[Bug]: pipelines中语义检索系统,启动运行后,上传扫描式PDF文件 无法解析
Opened this issue · 1 comments
morego123 commented
软件环境
paddle-pipelines 0.6.2
paddle2onnx 1.2.1
paddlefsl 1.1.0
paddlenlp 2.8.0
paddleocr 2.7.3
paddlepaddle-gpu 2.6.0.post117
重复问题
- I have searched the existing issues
错误描述
INFO: 127.0.0.1:43132 - "POST /file-upload HTTP/1.1" 500 Internal Server Error
ERROR: Exception in ASGI application
Traceback (most recent call last):
File "/usr/local/lib/python3.10/dist-packages/paddle_pipelines-0.6.2-py3.10.egg/pipelines/pipelines/base.py", line 446, in run
node_output, stream_id = self.graph.nodes[node_id]["component"]._dispatch_run(**node_input)
File "/usr/local/lib/python3.10/dist-packages/paddle_pipelines-0.6.2-py3.10.egg/pipelines/nodes/base.py", line 120, in _dispatch_run
return self._dispatch_run_general(self.run, **kwargs)
File "/usr/local/lib/python3.10/dist-packages/paddle_pipelines-0.6.2-py3.10.egg/pipelines/nodes/base.py", line 164, in _dispatch_run_general
output, stream = run_method(**run_inputs, **run_params)
File "/usr/local/lib/python3.10/dist-packages/paddle_pipelines-0.6.2-py3.10.egg/pipelines/nodes/retriever/base.py", line 144, in run
output, stream = run_indexing(documents=documents, **kwargs)
File "/usr/local/lib/python3.10/dist-packages/paddle_pipelines-0.6.2-py3.10.egg/pipelines/nodes/retriever/base.py", line 110, in wrapper
ret = fn(*args, **kwargs)
File "/usr/local/lib/python3.10/dist-packages/paddle_pipelines-0.6.2-py3.10.egg/pipelines/nodes/retriever/base.py", line 229, in run_indexing
embeddings = self.embed_documents(document_objects, **kwargs) # type: ignore
File "/usr/local/lib/python3.10/dist-packages/paddle_pipelines-0.6.2-py3.10.egg/pipelines/nodes/retriever/dense.py", line 367, in embed_documents
embeddings = self._get_predictions(passages, **kwargs)["passages"]
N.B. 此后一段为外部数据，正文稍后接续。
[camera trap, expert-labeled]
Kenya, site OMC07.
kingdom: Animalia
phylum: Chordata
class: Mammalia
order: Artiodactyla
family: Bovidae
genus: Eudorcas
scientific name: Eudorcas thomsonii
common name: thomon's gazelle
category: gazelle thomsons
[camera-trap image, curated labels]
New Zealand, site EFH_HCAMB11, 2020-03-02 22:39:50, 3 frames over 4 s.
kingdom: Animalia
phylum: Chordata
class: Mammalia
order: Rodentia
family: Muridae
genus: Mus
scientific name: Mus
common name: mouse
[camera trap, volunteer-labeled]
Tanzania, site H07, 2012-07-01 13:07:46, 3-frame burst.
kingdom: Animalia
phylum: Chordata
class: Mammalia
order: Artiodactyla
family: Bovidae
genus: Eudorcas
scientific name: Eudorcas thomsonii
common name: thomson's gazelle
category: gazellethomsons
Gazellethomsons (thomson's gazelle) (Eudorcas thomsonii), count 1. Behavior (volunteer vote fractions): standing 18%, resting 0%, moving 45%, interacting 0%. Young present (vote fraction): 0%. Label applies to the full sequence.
File "/usr/local/lib/python3.10/dist-packages/paddle_pipelines-0.6.2-py3.10.egg/pipelines/nodes/retriever/dense.py", line 292, in _get_predictions
if "passages" in dicts[0]:
IndexError: list index out of range
稳定复现步骤 & 代码
在网页端,左侧文件上传模块,上传扫描式PDF文件 无法解析。上传非扫描件PDF,正常。
对于扫描式PDF文件,是此repo本来无法解析,还是我哪个组件没安装?
w5688414 commented
您好,目前不支持扫描件的PDF,欢迎开发者贡献。